Interestingly, the effects lasted after they had left work: employees working in green buildings had a 6% higher sleep quality compared with those working in high-performing buildings that were not green-certified.
In the same study, those working in green buildings also reported 30% fewer symptoms of ‘sick building syndrome’ – a condition typically marked by headaches and respiratory problems, attributed to unhealthy or stressful factors in an office working environment, such as poor ventilation. The same team is currently undertaking a three-year study to further gather data on the impact of green buildings on cognitive function.
Backing up the sleep quality statistic above, the American Academy of Sleep Medicine, 2013 found employees in offices with windows slept an average of 46 minutes more per night.

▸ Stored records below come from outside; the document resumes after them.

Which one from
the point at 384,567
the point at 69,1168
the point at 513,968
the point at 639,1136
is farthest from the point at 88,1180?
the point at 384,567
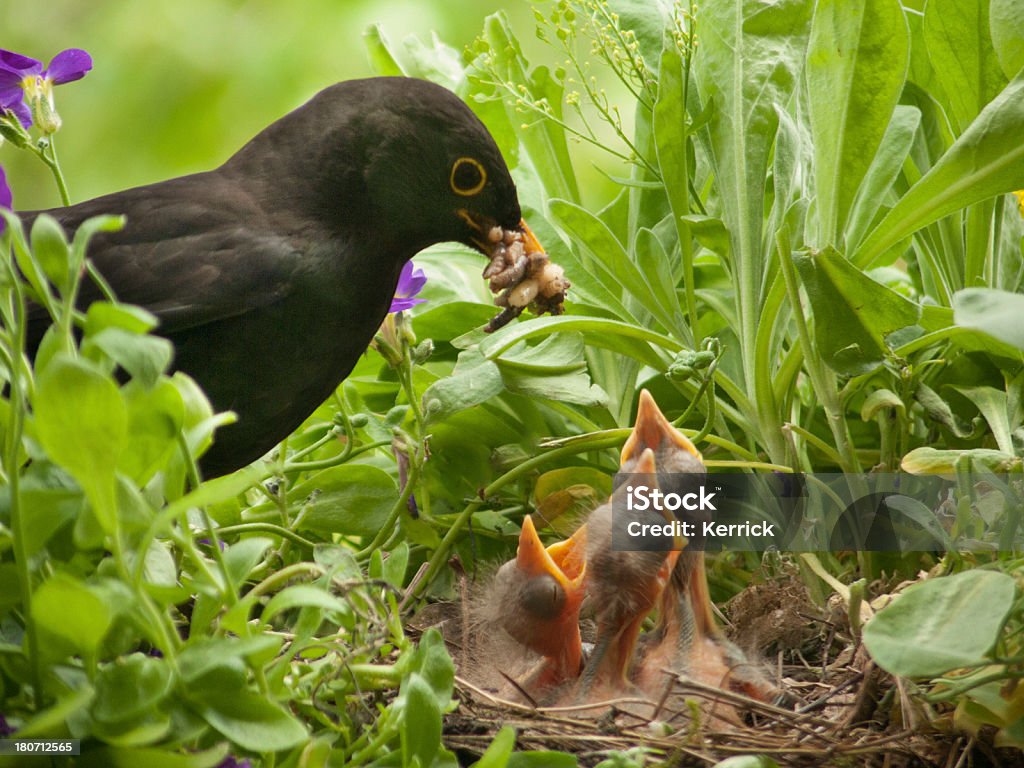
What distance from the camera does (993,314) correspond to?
643 mm

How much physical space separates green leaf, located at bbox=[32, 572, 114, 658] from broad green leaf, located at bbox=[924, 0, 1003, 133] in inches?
38.0

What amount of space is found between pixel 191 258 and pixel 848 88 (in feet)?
2.03

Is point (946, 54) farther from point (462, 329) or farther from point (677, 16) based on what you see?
point (462, 329)

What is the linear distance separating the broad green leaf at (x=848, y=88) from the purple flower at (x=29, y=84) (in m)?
0.70

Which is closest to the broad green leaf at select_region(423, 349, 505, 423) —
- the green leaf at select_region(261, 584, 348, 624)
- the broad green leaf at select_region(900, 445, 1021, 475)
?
the broad green leaf at select_region(900, 445, 1021, 475)

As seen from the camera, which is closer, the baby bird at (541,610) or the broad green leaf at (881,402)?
the baby bird at (541,610)

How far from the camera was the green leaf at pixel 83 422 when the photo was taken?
47 cm

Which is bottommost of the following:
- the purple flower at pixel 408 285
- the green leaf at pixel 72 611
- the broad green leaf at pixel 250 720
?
the broad green leaf at pixel 250 720

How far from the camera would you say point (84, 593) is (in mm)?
469

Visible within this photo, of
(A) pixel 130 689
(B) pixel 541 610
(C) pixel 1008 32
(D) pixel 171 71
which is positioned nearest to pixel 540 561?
(B) pixel 541 610

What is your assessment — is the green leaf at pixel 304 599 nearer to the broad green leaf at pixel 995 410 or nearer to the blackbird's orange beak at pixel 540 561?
the blackbird's orange beak at pixel 540 561

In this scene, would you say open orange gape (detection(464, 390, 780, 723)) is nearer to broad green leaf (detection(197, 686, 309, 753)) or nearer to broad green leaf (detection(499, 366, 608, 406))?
broad green leaf (detection(499, 366, 608, 406))

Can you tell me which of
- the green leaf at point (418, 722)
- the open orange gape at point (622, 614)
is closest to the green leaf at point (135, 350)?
the green leaf at point (418, 722)

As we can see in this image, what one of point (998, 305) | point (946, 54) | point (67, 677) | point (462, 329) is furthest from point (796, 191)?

We strongly believe in biophilic design and healthy school buildings, as detailed in this post. Summarising recent research, a report by Human Spaces states: “optimising exposure to daylight alone can improve school attendance by an average of 3.5 days/year and test scores by 5-14% while increasing the speed of learning by 20-26%. Trials have found that plants in classrooms can lead to improved performance in spelling, mathematics and science of 10-14%.”
Living in green buildings
Brits spend 92% of their time indoors, so healthy buildings are important. A RIBA report explains how poor design can lead to poor health: “The Building Research Establishment reported in 2010 that almost a quarter (4.8 million) of homes in England contain defects that can give rise to Category 1 hazards – hazards that can lead to serious health risks such as cardio-respiratory disease, stroke, asthma and even death caused by falls, excess cold and other events.”
Estimates put the cost to the NHS of these hazards at £600 million per year, and the cost to individuals and society from loss of earnings, for example, at £1.5 billion per year.
That’s a lot of avoidable illness, plus a big saving to the NHS purely from improving building standards.
And while it might seem intuitive that being in nature would have a calming influence, a 2014 study researching Japanese ‘forest bathing’ revealed these calming effects can be replicated with indoor stimulations of a natural environment – the subjects’ blood pressure and pulse rate decreased, inducing a physiological relaxation effect.
It’s more important than ever that we recognise the clear environmental, economic and social benefits of green buildings, especially since the government axed the zero carbon homes policy in 2015. So, if you are thinking of refurbing or building a property, make sure you engage a green architect for a sustainable design that’s good for you, your pocket and the planet.
This post is part three in a series.